Jim Geraghty of the National Review writes an email column, the Morning Jolt, that I’ve been getting for years. Today, he wrote the best takedown ever of why the U.S. isn’t going into Syria. I do believe we’re going to have to grant Mr. Geraghty a Master of Juvenile Scorn™.
The invasion of Iraq was treated as the greatest crime against humanity in the history of the world, denounced far more frequently and loudly than any act by Saddam Hussein, Bashar Assad, the Iranian regime, or North Korea.
Giant protests in lots of American cities. Giant protests in every foreign capital.

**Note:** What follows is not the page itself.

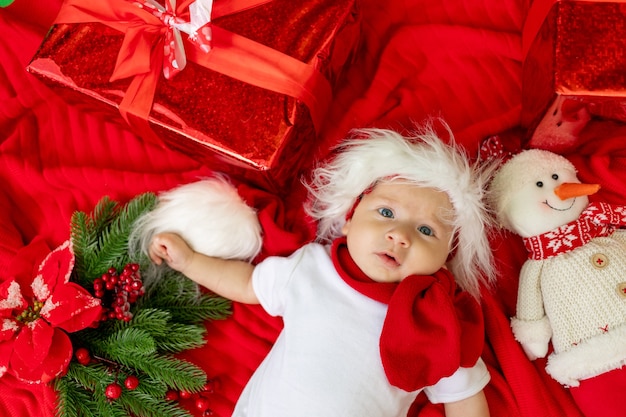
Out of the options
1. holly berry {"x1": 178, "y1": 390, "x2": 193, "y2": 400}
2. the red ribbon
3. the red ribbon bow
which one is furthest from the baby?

The 2004 Guinness Book of Records described the anti-war movement around the globe as the largest mass protest movement in history — eclipsing any popular opposition to any act of the Soviet Union or any other totalitarian regime around the globe, ever. Among the elites in Paris, Berlin, and most corners of London, the Iraq War was the single-most important issue, and denouncing the evil of George W. Bush was the most important goal, not building a stable and peaceful Iraq. You recall Kofi Annan denouncing it, and the United Nations delegates scoffing when Hugo Chavez called our president the devil.
You recall the cries of “Bushitler,” the ubiquitous Code Pink interrupting every event in Washington, as if some ninny shouting during a press conference ever spurred sudden reversals in U.S. national security policy. You recall Hollywood’s relentless cavalcade of movies demonizing the war and those fighting it: In the Valley of Elah, Stop Loss, Green Zone, Redacted, Grace is Gone, Fahrenheit 9/11.
Hey, my Turkish friends so upset by a bloody civil war across the border and a flood of refugees, remember Valley of the Wolves: Iraq? Remember when that film suggested that Jewish U.S. army doctors in Iraq were harvesting organs from Iraqi civilians to be sold in Israel, and that U.S. soldiers use Iraqi children as human shields? Yeah, remember that? Well, go solve your #*%&^ border problems yourself.
The Davos set is horrified to learn that after spending the better part of a decade screaming at the top of their lungs that an American intervention to topple a bloodthirsty Arab dictator is the absolute worst thing imaginable, suddenly Americans are no longer interested in toppling bloodthirsty Arab dictators.
(Slap, slap) Wake up, anti-war movement! You’ve got what you wanted! The United States is out of the armed intervention business, besides the occasional “leading from behind” in Libya, or the occasional covert mission in Pakistan.